Si l’inflation croissante des prix des médicaments contre le cancer est une préoccupation pour le monde médical et les politiques, elle est aussi source d’inquiétude pour le grand public, même si les Français sous-estiment ces coûts. Tel est le paradoxe mis en évidence par la 5e édition de l'Observatoire Cancer Institut Curie – Viavoice, dont les résultats ont été présentés jeudi.
Selon cette enquête réalisée en ligne auprès d’un échantillon représentatif de 1 001 personnes âgées de 18 ans et plus, un peu moins de la moitié (42 %) des Français estiment que le système ne pourra pas garantir l’accès aux traitements innovants pour tous. En cause selon eux, le prix trop élevé des traitements innovants (pour 75 %) et l’inégalité d’accès aux centres et professionnels développant ces traitements (56 %), bien plus que le système de santé et sa gestion globale.
Des coûts sous estimés
De façon un peu paradoxale, les Français semblent pourtant largement sous-estimer le prix réel des traitements. L’édition 2017 de l’Observatoire Cancer Institut Curie-Viavoice révèle ainsi un fossé important entre leurs perceptions et la réalité des coûts.

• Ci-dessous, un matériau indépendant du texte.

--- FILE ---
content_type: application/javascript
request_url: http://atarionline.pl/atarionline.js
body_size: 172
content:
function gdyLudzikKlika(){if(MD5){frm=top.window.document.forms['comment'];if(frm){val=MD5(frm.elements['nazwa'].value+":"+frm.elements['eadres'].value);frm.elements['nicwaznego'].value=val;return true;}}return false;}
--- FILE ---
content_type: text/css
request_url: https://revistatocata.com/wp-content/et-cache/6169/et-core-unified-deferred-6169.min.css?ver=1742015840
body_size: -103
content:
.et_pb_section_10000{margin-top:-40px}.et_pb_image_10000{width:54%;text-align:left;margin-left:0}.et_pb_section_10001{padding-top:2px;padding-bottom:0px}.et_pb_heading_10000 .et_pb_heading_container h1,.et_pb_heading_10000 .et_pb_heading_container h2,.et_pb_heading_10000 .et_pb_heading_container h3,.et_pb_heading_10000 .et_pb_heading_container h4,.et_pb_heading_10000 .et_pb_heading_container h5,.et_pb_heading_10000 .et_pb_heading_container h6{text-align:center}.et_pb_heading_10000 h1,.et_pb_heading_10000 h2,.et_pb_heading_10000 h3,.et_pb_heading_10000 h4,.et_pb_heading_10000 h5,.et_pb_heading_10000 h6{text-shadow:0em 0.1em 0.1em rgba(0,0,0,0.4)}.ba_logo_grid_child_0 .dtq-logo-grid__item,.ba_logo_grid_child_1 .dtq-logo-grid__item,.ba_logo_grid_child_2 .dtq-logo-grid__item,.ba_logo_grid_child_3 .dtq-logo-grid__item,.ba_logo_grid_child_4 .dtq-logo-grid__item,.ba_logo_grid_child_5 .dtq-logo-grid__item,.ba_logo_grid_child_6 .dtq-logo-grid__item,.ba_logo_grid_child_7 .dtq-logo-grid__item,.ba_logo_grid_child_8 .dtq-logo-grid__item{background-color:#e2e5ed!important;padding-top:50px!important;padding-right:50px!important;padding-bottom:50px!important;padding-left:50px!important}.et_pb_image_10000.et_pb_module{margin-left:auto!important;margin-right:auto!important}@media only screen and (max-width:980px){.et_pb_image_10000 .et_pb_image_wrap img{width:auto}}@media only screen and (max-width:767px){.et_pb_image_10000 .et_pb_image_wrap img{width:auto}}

Cet écart est déjà grand concernant les traitements « classiques ». Par exemple, 67 % des Français sous-estiment le prix d’une chimiothérapie pour cancer du sein évalué dans ¼ des cas à moins de 500 € alors que ce type de traitement coûte en réalité entre 5 200 € et 31 200 € selon la molécule utilisée.
Les 3/4 mésestiment également le prix d’une journée d’hospitalisation dans un service de cancérologie, plus de la moitié des personnes interrogées (55 %) évaluant ce prix à moins de 500 € par patient alors que la réalité se situe entre 1 600 € et 2 170 €. L’évaluation du juste prix est encore plus difficile pour les traitements innovants. Pour l’immunothérapie, seuls 3 % des Français donnent un prix en phase avec la réalité, à savoir de 80 000 € à 116 000 €.
Des résultats qui n’étonnent pas vraiment Isabelle Huet-Dusollier, ancienne malade et membre de Rose-Association. « Lorsque tout va bien ce sont des sujets et des questions qu’on met de côté et lorsque l’on est malade on ne se rend pas compte puisqu’avec l’ALD tout est prix en charge ». Certes, mais jusqu’à quand … Pour le moment, « on ne refuse jamais un médicament efficace à un patient » indique le Pr Thierry Philip, président de l’Institut Curie, mais « le prix des nouveaux médicaments continue d’augmenter, de sorte qu’arrivera forcément le moment où l’accès de tous les patients aux anti-cancéreux innovants ne sera plus possible ».
Agir avant qu'il ne soit trop tard
De fait, si aujourd’hui le coût du cancer pèse pour 16,5 milliards d’euros (dont 3,2 liés aux médicaments) dans les budgets de l’assurance maladie, ce qui, selon le Pr Philip, "n’est franchement pas énorme pour la première cause de mortalité », la hausse annoncée des prix des traitements s’avère préoccupante. « Si on regarde l’augmentation des coûts chaque année on se rend compte qu’en 2025 le seul traitement médical du cancer pourrait représenter 30 à 35 % de l’augmentation annuelle des coûts de l’assurance maladie. Là on se dit qu’on y arrivera plus et qu’il y a effectivement un véritable problème », estime le président de l'Institut Curie.
Face à cette situation, le Pr Philip appelle tous les acteurs (patients, médecins, industrie pharmaceutique et ministère) à se mettre autour de la table. « Il est encore temps d’éviter une situation qui posera un grave problème éthique».